If it doesn’t come in an orange plastic bottle from the pharmacist, it doesn’t count, apparently.

But you’ve started asking specific questions. Last time a surgeon’s nurse asked what meds I take, I did not understand the nurse wanted to know about fish-oil. But last time I gave blood and the nurse asked about meds, the nurse couldn’t have cared less about fish oil.

Specific questions are good. I don’t understand what is relevant information in different situations.

It also may be because the use of NSAIDs in the context of chronic kidney disease would be very important to know about. And guess what? Lots of people on MS Contin and hydromorphone add in an NSAID when they don’t do the trick. And most won’t mention them as meds they are taking unless asked explicitly, and even then some know they are not supposed to and won’t answer yes the first time it is asked.
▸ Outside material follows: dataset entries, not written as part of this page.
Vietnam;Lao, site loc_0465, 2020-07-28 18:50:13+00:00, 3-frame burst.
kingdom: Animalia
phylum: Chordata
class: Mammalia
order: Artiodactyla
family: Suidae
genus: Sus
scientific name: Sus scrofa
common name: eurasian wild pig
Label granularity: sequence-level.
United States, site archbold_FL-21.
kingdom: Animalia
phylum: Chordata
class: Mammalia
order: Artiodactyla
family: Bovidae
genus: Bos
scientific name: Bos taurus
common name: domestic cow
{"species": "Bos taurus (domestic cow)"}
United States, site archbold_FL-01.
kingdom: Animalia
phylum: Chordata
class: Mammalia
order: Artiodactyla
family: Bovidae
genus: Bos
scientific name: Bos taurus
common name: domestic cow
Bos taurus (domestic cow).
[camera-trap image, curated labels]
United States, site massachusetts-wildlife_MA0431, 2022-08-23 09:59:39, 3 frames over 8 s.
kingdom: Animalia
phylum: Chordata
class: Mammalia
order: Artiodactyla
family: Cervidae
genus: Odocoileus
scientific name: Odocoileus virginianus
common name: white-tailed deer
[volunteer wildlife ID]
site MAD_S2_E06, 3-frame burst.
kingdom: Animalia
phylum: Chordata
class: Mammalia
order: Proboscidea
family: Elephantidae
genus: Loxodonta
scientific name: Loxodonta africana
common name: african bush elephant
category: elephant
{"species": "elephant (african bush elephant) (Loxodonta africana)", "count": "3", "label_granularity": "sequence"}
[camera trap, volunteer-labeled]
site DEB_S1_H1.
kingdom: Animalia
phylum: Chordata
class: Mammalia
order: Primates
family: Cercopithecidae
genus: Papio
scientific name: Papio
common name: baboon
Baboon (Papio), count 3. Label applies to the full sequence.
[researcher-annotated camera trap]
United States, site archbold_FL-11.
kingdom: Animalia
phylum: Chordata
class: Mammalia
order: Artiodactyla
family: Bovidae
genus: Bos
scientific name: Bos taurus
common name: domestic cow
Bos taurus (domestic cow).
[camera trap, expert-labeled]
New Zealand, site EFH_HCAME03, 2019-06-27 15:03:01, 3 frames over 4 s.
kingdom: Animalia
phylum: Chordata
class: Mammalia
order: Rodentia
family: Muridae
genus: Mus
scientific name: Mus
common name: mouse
Actually they’d be negligent if they did not do that. They are not insulting your intelligence; they are doing their job.

The vast majority of pain scale questions I ask are answered “7.” Almost always “7.” For my uses (kids) I like to find out if it stops activity and impacts function. Can they play through it? Do they have to lay down? (For history over things like headaches.) How do they get on and off the exam table? (For acute pain like belly pain.)

“Lethargic” always needs more … “What does lethargic mean to you?” Often they just mean tired or wanting to lay in a parent’s lap and watch TV, but it can mean very seriously ill out of it. Not making eye contact staring off into space lethargic? In peds we do a lot of assessment over the phone on call. Is this a kid who needs to be sent to the ED? Seen tomorrow? Reassured? Figuring out which story is being under or oversold is critical stuff.